4.2.3 Aux termes de l’art. 34 DPMin, si le mineur est jugé simultanément pour plusieurs actes punissables, l’autorité de jugement peut soit cumuler les peines en application de l’art. 33, soit fixer une peine d’ensemble en augmentant dans une juste proportion la peine la plus grave lorsque le mineur remplit les conditions de plusieurs peines de même genre (al. 1). La peine d’ensemble ne doit pas punir le mineur plus sévèrement qu’il ne l’aurait été si les diverses infractions avaient fait l’objet de jugements distincts. Elle ne doit pas dépasser le maximum légal du genre de peine (al. 2).

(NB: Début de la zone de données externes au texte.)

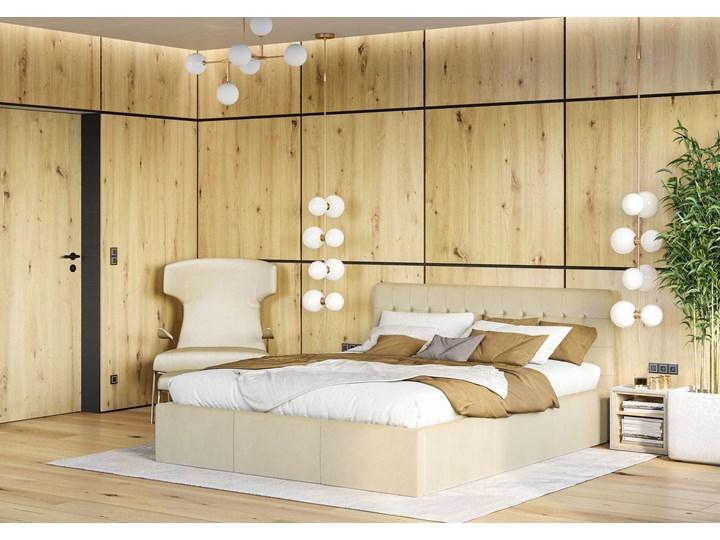 Nowoczesne łóżko do sypialni z pojemnikiem VERO / kolory do wyboru Zagłówek Z zagłówkiem Drewno Tkanina Metal Styl Nowoczesny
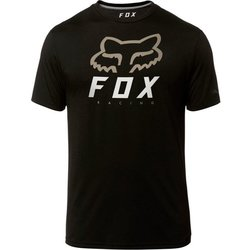 Fox Racing Heritage Forger Tech Tee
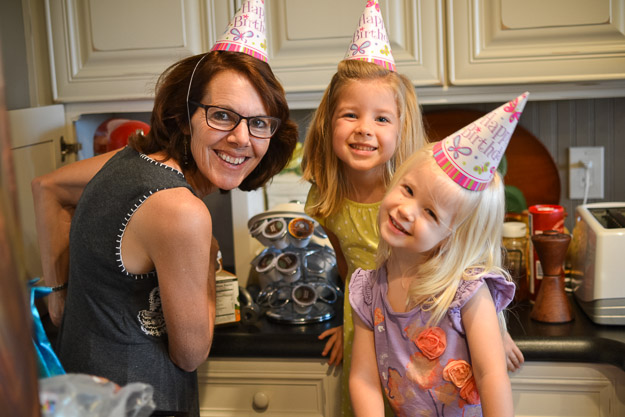 2014-10-19 simple birthday party by Melissa Crossett (8 of 15)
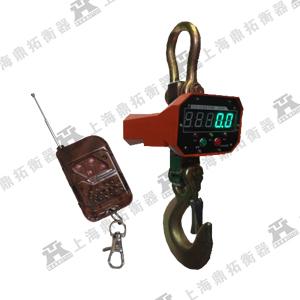 1吨电子吊钩秤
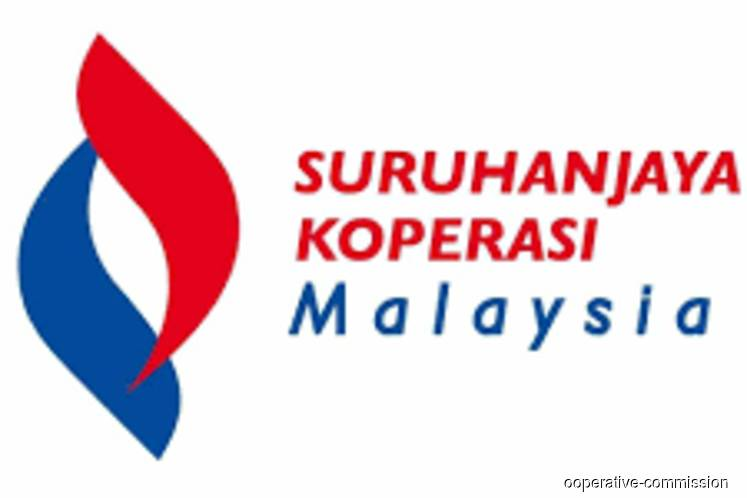 Cooperative Commission of Malaysia denies giving guarantee, approval for investment in KAPB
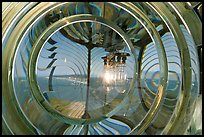 Light and Fresnel lens inside Cape Blanco Lighthouse. Oregon, USA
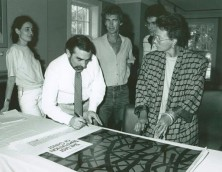 martin scorsese with the first year residents at the cfc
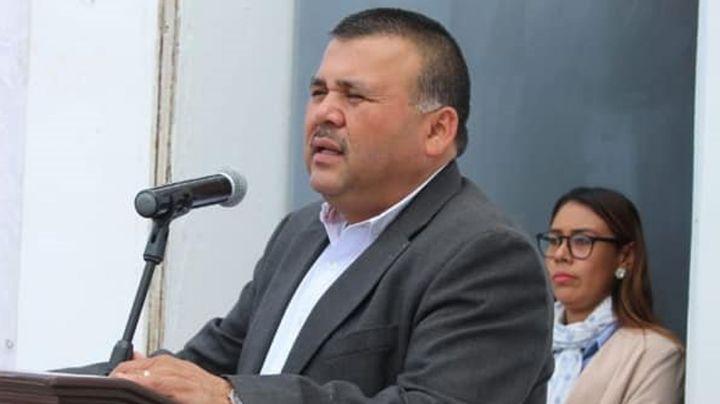 Pese a polémica, ratifican reelección de Víctor Manuel Balderrama como alcalde de Álamos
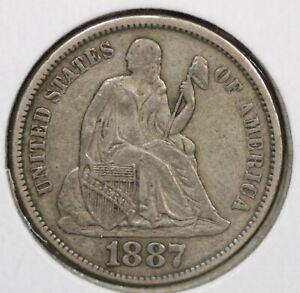 1887 Seated Liberty Dime XF+ 87P03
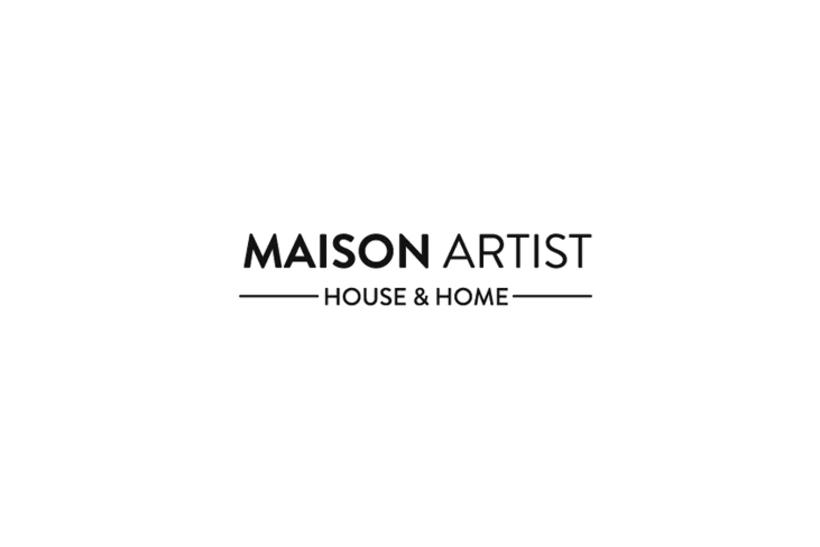 Maison Artist 1
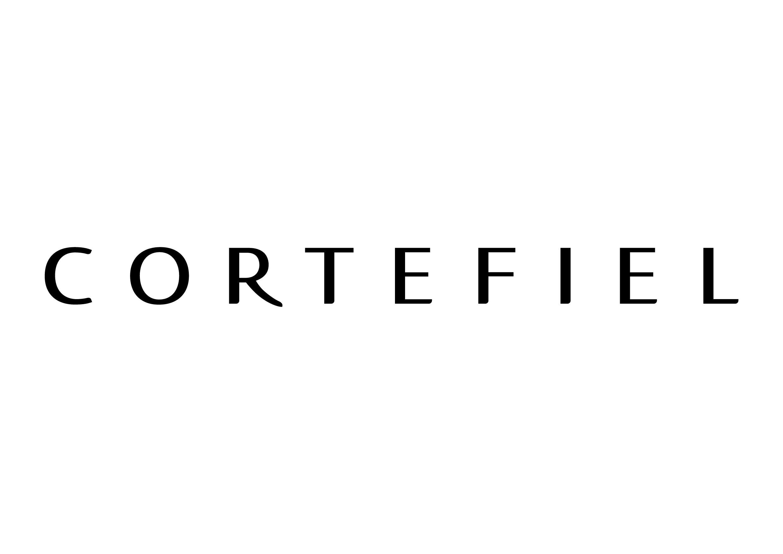 Logo CTF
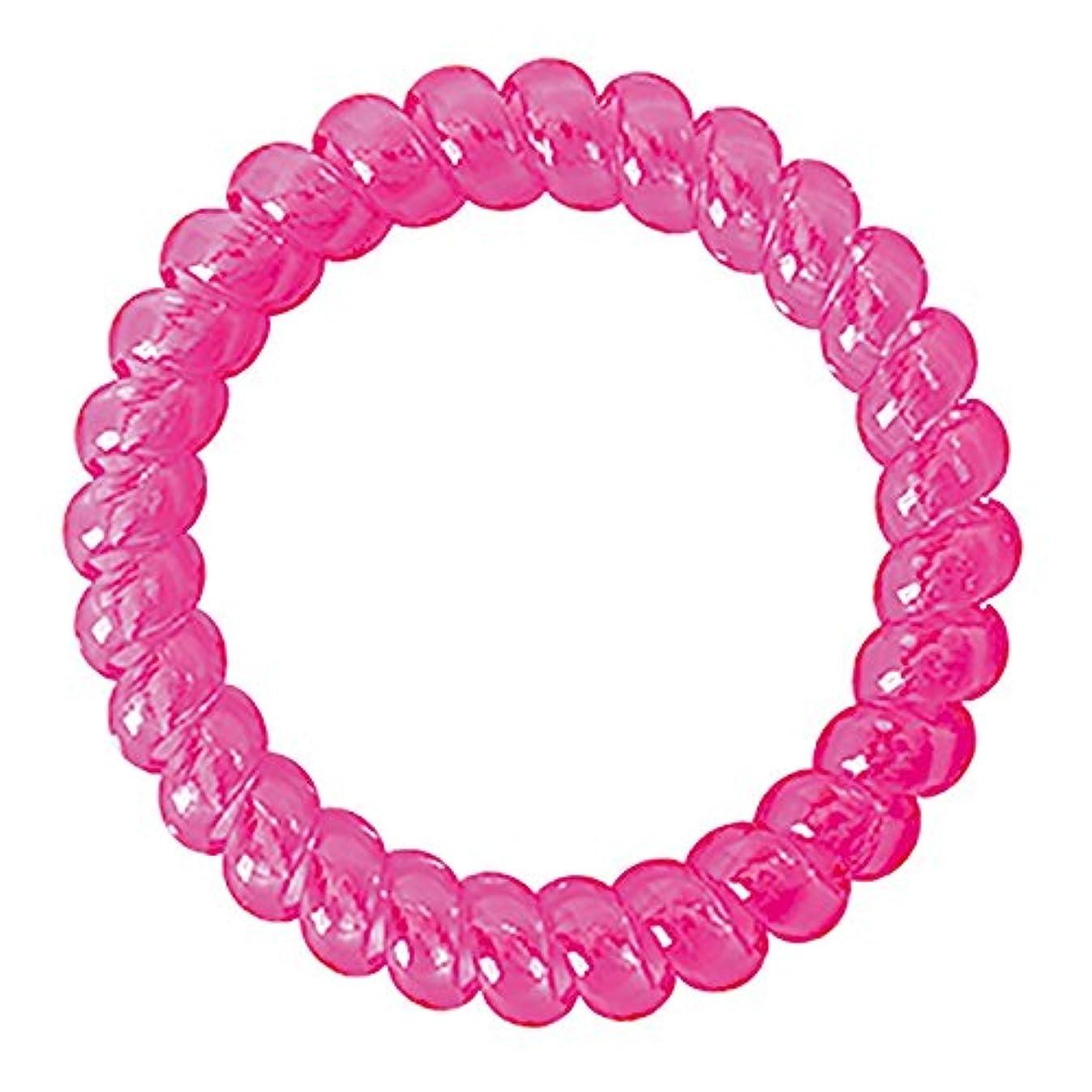 意外未亡人物質ノルコーポレーション アロマリストレット スプリングタイプ ピンク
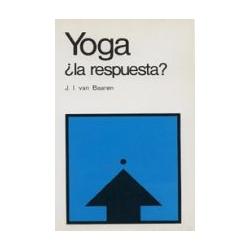 Yoga ¿La respuesta?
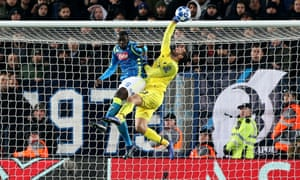 Alisson produced several good saves to help Liverpool progress to the last 16 at Napoli's expense.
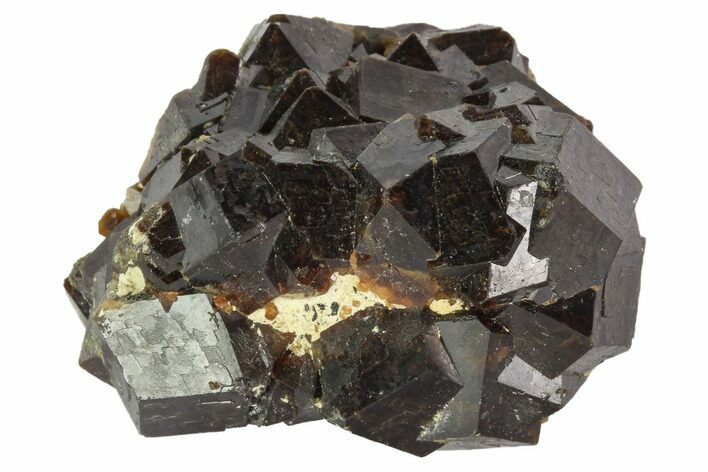 "1.7"" Garnet Cluster with Feldspar - Pakistan"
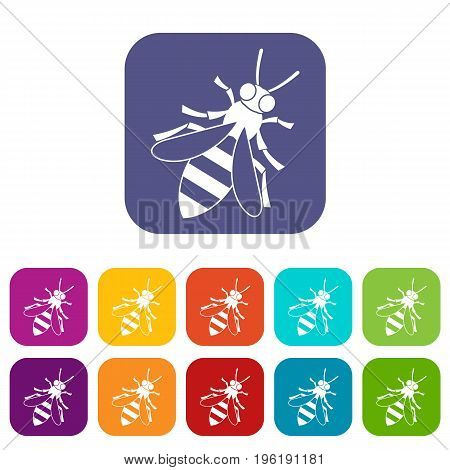 Honey bee icons set vector illustration in flat style in colors red, blue, green, and other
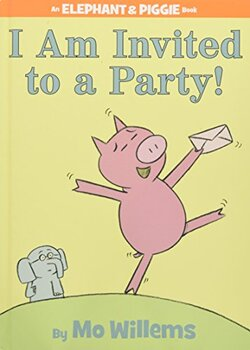 I'm Invited to a Party!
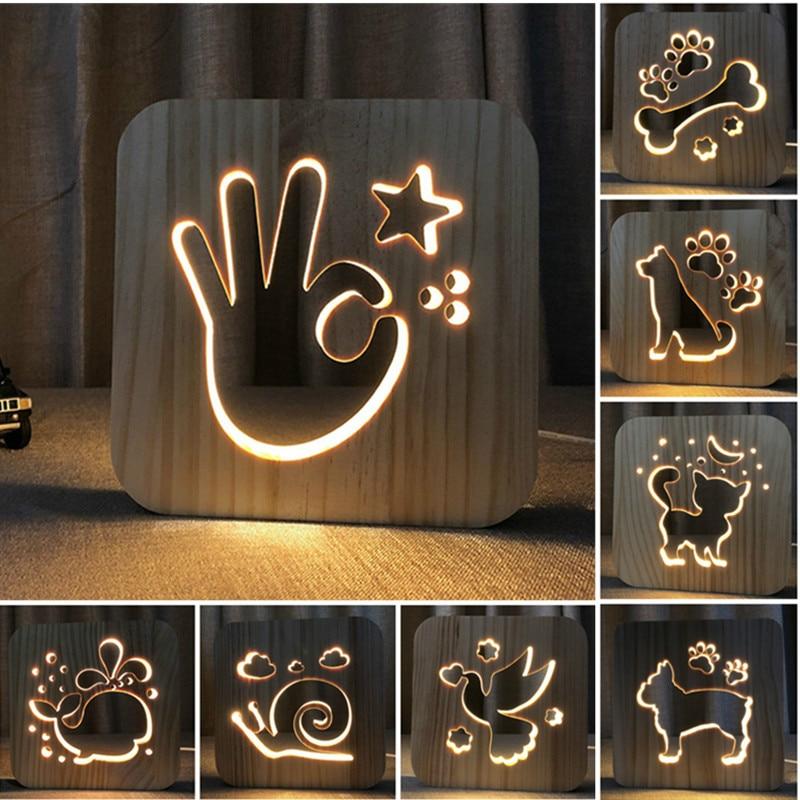 Firya LED USB Night Light Wooden Dog Paw Cat Wolf Head Animal Lamp Novelty Kids Bedroom 3D Decoration Table Lamp Children Gif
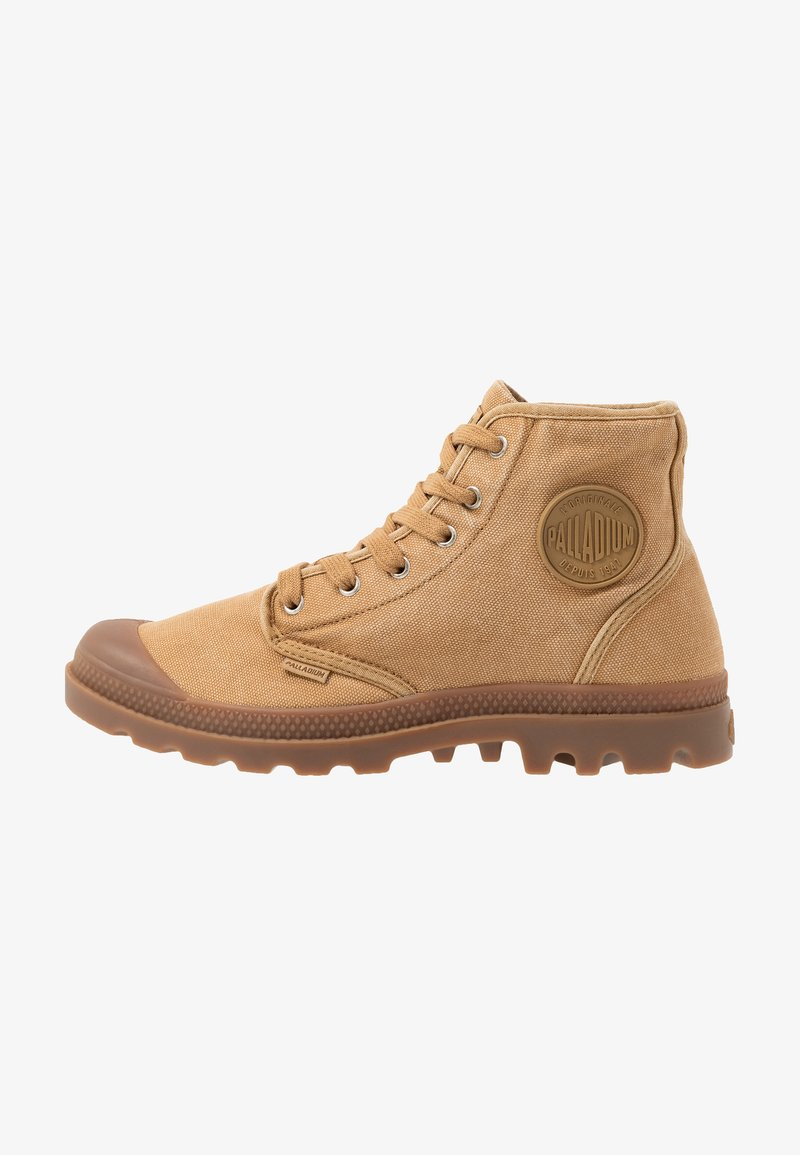 Palladium - PAMPA - Lace-up ankle boots - woodlin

4.3 Il est tout d’abord rappelé qu’il ressort de l’état de fait (cf. supra let. C ch. 2) que l’appelant a été condamné pour 28 cas de vol par métier et en bande (cf. ch. 2.1, 2.4 à 2.6, 2.8 à 2.10, 2.13, 2.14, 2.16 à 2.18, 2.20 à 2.28, 2.30 à 2.34, 2.37 et 2.38), 15 cas de dommages à la propriété (cf. ch. 2.1, 2.2, 2.6 à 2.8, 2.10, 2.11, 2.15 à 2.17, 2.20 à 2.22, 2.24 et 2.36), 2 cas d’utilisation frauduleuse d’un ordinateur (cf. ch. 2.21 et 2.24), 5 cas de violation de domicile (cf. ch. 2.10, 2.20, 2.22, 2.24 et 2.28), 1 cas de tentative de violation de domicile (cf. ch. 2.21), 10 cas de vol d’usage d’un véhicule automobile (cf. ch. 2.1 à 2.3, 2.7, 2.11, 2.12, 2.18, 2.27, 2.35 et 2.36), 9 cas de conduite d’un véhicule automobile sans être titulaire du permis de conduire requis (cf. ch. 2.1, 2.2, 2.7, 2.10, 2.12, 2.27, 2.29, 2.35 et 2.36), 6 cas de vol d’usage d’un véhicule automobile en tant que passager (cf. ch. 2.4, 2.6, 2.8, 2.12, 2.19 et 2.29), 3 cas de violation grave des règles de la circulation routière (cf. ch. 2.18, 2.27 et 2.35), 1 cas de mise à disposition d’un véhicule automobile à un conducteur non titulaire du permis de conduire requis (cf. ch. 2.27) et 1 cas de violation grave qualifiée des règles de la circulation routière (cf. ch. 2.27). Il ressort de ce récapitulatif que les infractions commises par l’appelant sont multiples, variées et ont en outre été répétées sur une courte période.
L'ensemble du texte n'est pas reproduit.